* What to produce *
Return the lines beginning at the one that contains "101WA204羅嵩皓 (3)" and running to the end of the records, exactly and with nothing else. Omit pictures.

* Caption-style text data *

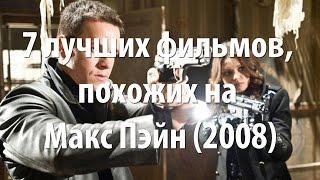 7 лучших фильмов, похожих на Макс Пэйн (2008)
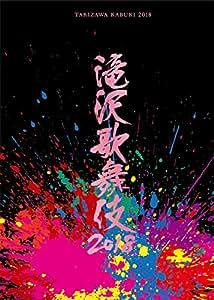 滝沢歌舞伎2018(DVD2枚組)(通常盤)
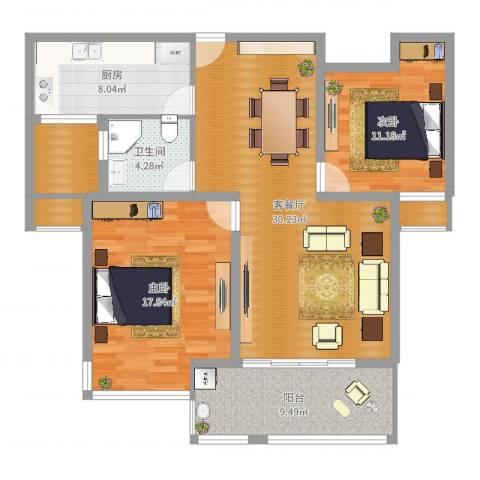 创元金域华府B户型2室2厅1卫1厨108.00㎡户型图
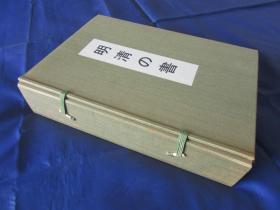 匠尤★1976年《明清の书》精装1函2册全,大16开本,日本书艺院印行私藏品不错。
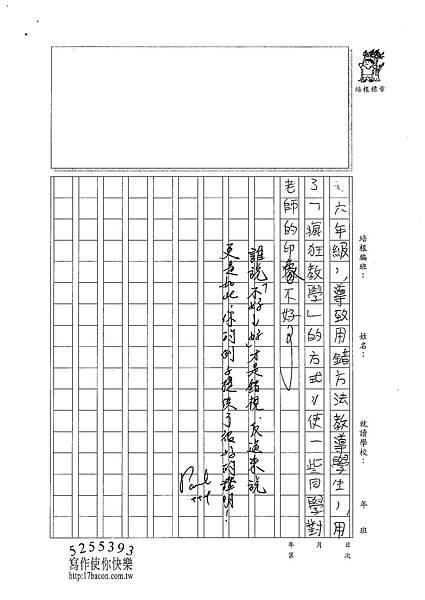 101WA204羅嵩皓 (3)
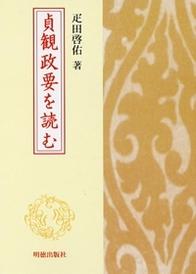 貞観政要を読む 434
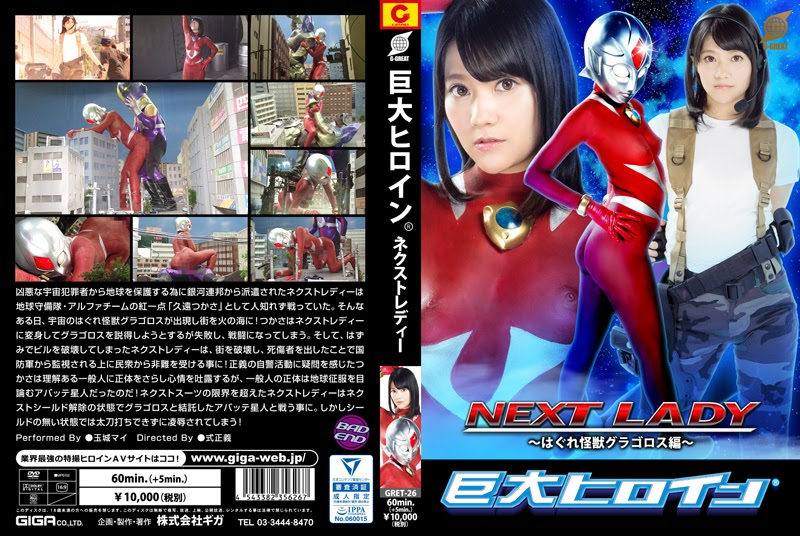 GRET-26 Gigantic Heroine (R) Subsequent Woman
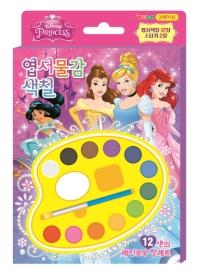 디즈니 프린세스: 엽서물감색칠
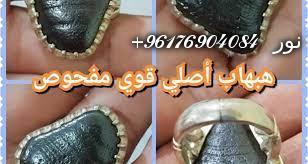 صورة خاتم بحجر هبهاب سلطاني اسود|اقوى وافضل شيخة روحانية نور الصادقة0096176904084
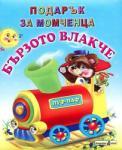 Бързото влакче/ Подарък за момченца (ISBN: 9789544316280)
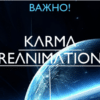KARMA «REUN1ON/ВОССОЕДИНЕНИЕ» — TO BE STRONGER…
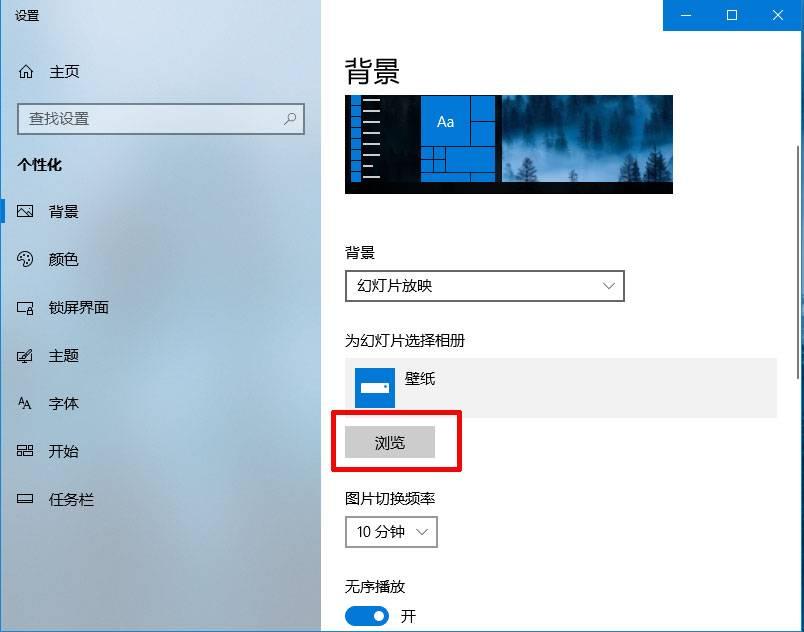 Windows10设置幻灯片桌面—52技术导航 第4张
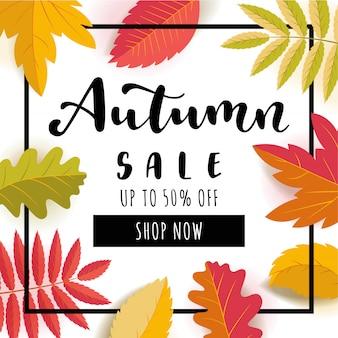 Banner de promoción cuadrada de venta de otoño.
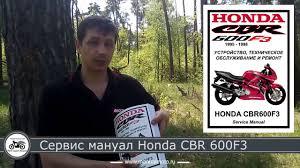 сервис мануал на honda cbr600f3 1995 1998 youtube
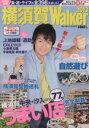 【中古】 横須賀Walker(2013) ウォーカームック/旅行・レジャー・スポーツ 【中古】afb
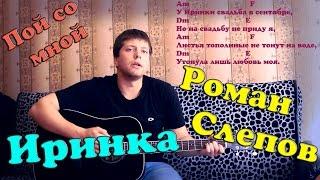 �������� ���� Дворовые песни - Иринка (кавер версия) ������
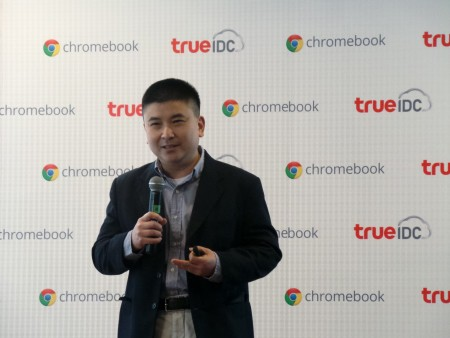 google-true-idc-chromebook-launch-02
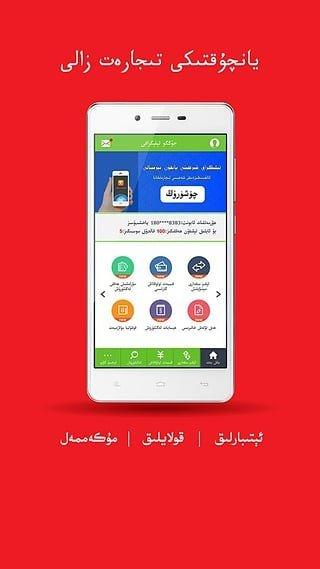新疆电信网上营业厅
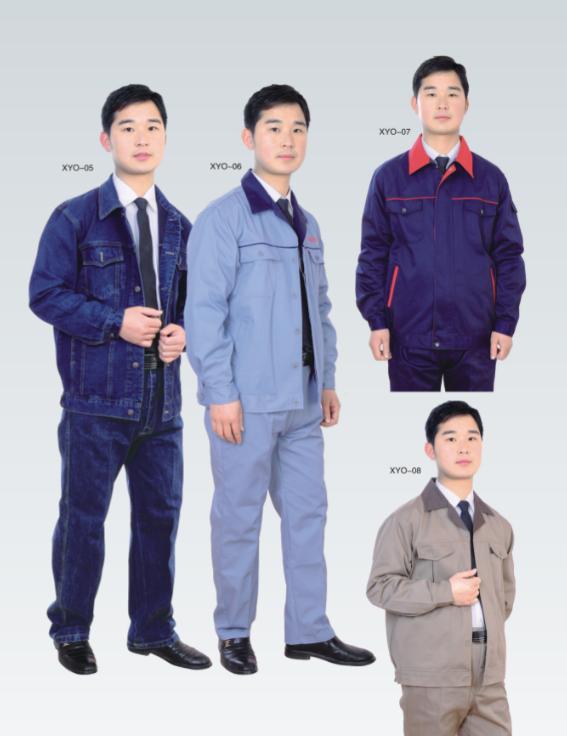 Work clothes, uniforms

* Finished exercise *
 101WA204羅嵩皓 (3)
 貞観政要を読む 434
 GRET-26 Gigantic Heroine (R) Subsequent Woman
 디즈니 프린세스: 엽서물감색칠
 صورة خاتم بحجر هبهاب سلطاني اسود|اقوى وافضل شيخة روحانية نور الصادقة0096176904084
 Бързото влакче/ Подарък за момченца (ISBN: 9789544316280)
KARMA «REUN1ON/ВОССОЕДИНЕНИЕ» — TO BE STRONGER…
 Windows10设置幻灯片桌面—52技术导航 第4张
 Banner de promoción cuadrada de venta de otoño.
 сервис мануал на honda cbr600f3 1995 1998 youtube
 【中古】 横須賀Walker(2013) ウォーカームック/旅行・レジャー・スポーツ 【中古】afb
 �������� ���� Дворовые песни - Иринка (кавер версия) ������
 google-true-idc-chromebook-launch-02
新疆电信网上营业厅
 Work clothes, uniforms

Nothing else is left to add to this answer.